Smallbrook Junction can only be reached by rail and is only open when services on the connecting Isle of Wight Steam Railway are operating. Looking north from the station platform there is a good view of Shanklin-bound trains as they pass the signal protecting the end of the double track section from Ryde Esplanade (photo above).
Around ¾-mile south of Smallbrook Junction is one of the most attractive and remote spots on the line, Truckwell’s Bridge, on a quiet lane called Harding Shute, which leads west from the busy A3055 road towards Ryde Cricket Club. In this view from 5 August 2020 (above) 006 approaches with a Shanklin-bound service (above) then continues on towards Brading (below).
Brading station is the place that will change significantly during the three-month line closure, with a passing loop being restored here to allow even interval half-hourly services on the line once it re-opens to the new Class 484 units on 1 April. Seen above is 006 departing for Ryde Pier Head on 5 August 2020, while below 008 sets off for Shanklin on the same date.
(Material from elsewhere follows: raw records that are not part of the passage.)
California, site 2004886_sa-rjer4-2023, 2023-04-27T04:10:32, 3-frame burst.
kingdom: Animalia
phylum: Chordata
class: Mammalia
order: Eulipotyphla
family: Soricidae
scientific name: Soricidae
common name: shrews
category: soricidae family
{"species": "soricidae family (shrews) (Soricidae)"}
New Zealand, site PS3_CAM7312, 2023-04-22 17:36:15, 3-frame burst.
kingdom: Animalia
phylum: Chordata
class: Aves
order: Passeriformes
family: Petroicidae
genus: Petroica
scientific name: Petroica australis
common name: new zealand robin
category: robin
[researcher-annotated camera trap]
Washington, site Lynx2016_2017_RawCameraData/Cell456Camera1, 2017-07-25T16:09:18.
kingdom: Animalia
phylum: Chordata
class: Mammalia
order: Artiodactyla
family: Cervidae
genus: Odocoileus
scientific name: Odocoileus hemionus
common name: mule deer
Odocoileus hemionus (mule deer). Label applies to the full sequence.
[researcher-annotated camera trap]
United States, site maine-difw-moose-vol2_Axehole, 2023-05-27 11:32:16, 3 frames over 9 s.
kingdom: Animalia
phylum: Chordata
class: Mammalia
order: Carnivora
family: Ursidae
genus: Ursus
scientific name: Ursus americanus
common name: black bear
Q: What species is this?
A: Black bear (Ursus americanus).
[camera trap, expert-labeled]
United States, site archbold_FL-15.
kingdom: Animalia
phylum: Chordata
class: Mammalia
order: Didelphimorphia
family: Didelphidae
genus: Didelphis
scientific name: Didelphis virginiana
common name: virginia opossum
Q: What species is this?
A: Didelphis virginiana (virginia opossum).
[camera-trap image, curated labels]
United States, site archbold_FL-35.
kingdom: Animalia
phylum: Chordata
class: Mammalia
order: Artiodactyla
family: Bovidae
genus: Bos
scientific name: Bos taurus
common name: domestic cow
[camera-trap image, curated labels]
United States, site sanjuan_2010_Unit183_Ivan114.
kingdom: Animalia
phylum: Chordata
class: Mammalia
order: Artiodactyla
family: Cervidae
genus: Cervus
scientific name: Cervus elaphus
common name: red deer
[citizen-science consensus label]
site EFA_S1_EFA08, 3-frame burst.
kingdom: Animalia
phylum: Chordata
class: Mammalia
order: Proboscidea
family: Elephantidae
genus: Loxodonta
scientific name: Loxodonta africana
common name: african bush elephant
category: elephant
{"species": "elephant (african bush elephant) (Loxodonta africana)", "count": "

South of Brading, two attractive locations along the 1¾-mile section of route to Sandown are the view looking south from Yarbridge, as seen above on 31 August 2019 as 006 approaches with a service for Ryde, then the view from a footbridge about 400 yards north of Sandown station, from where 006 can be seen with a Shanklin-bound service (below).
The current uneven-interval timetable, which has been in operation since the Brading-Sandown section was singled in 1988, has meant services will alternately pass around St. Johns Road and at Sandown, which 004 is seen approaching on 5 December 2015 (above) and then passing 007 in the station.
Along with Smallbrook Junction (21 September 1991), a second station to have opened during the BR era on the Isle of Wight was Lake, roughly mid-way between Sandown and Shanklin, which opened on 11 May 1987, and is seen above on 5 December 2015 as 007 departs with a Shanklin-bound service.
Two final vantage points on the journey to Shanklin are from a foot crossing south of Lake near an over-bridge carrying the A3055 and close to the 7½ mile-post, as seen above as 006 approaches on 31 August 2019 with a Shanklin-bound service and then a footbridge at the end of Alresford Road in Shanklin, from where 008 can be seen approaching with a service for Ryde (below).
One historic feature that will apparently survive the three-month £26m upgrade programme and remain when the line reopens on 1 April will be the line’s trio of working semaphore signals, along with the two fixed distant signals, all of which are close to Ryde St. Johns Road station and depot.
While getting a decent shot of the up home signal, to the south of St. Johns Road station, is made near impossible by the scale of lineside vegetation (above), the two down signals are easy to capture, with one opposite the signal box (below) and the other standing close to Park Street over-bridge and featured earlier.